## THE TASK
Please output the listing that follows exactly, but keep all images out.

DATA FOR THE TASK below:

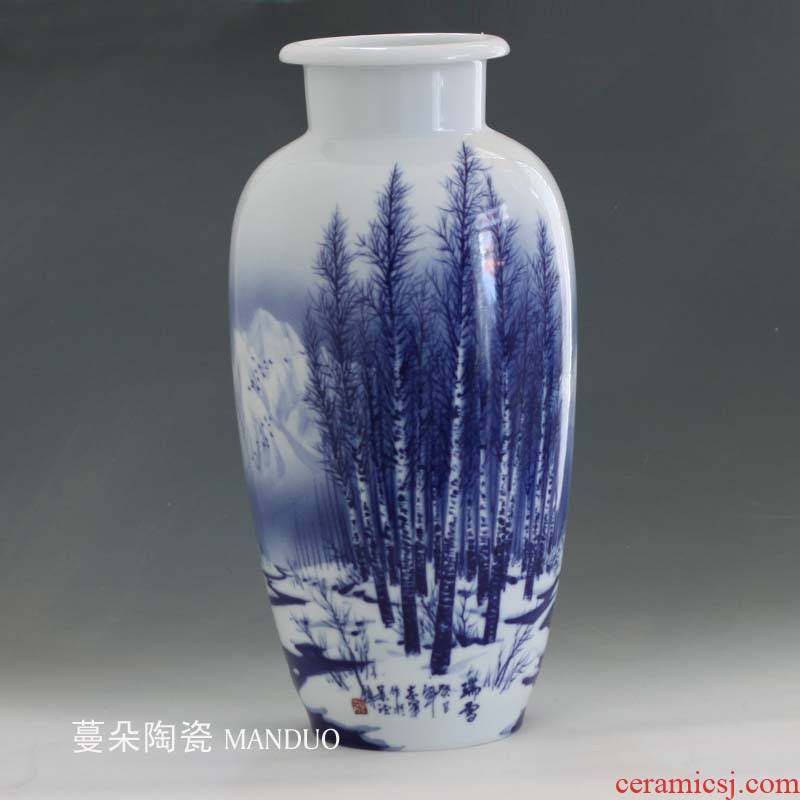 Jingdezhen blue and white snow hand - made vases, high - end display 40-50 high idea gourd bottle landscape artistic conception elegant vase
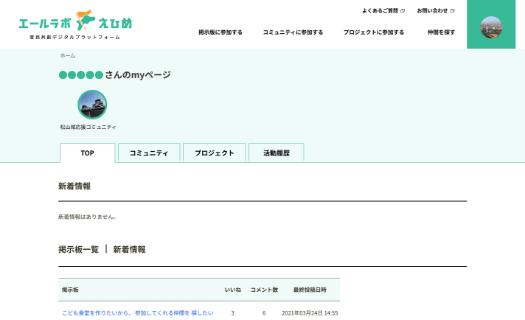 STEP4 マイページ
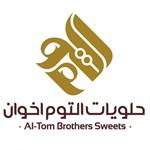 حلويات التوم إخوان - فرع حلبا - لبنان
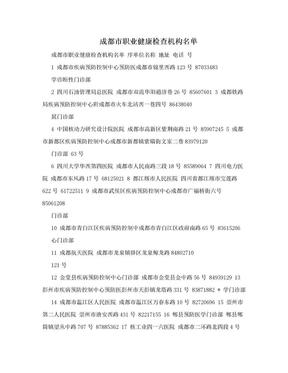 成都市职业健康检查机构名单.doc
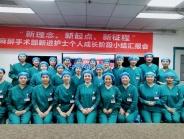 """""""新理念、新起点、新征程""""——麻醉手术部2021年专项护理培训暨新进护士个人成长阶段小结汇报比赛"""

End of DATA FOR THE TASK.

## RESPONSE AREA
 Jingdezhen blue and white snow hand - made vases, high - end display 40-50 high idea gourd bottle landscape artistic conception elegant vase
 STEP4 マイページ
 حلويات التوم إخوان - فرع حلبا - لبنان
 成都市职业健康检查机构名单.doc
 """""""新理念、新起点、新征程""""——麻醉手术部2021年专项护理培训暨新进护士个人成长阶段小结汇报比赛"""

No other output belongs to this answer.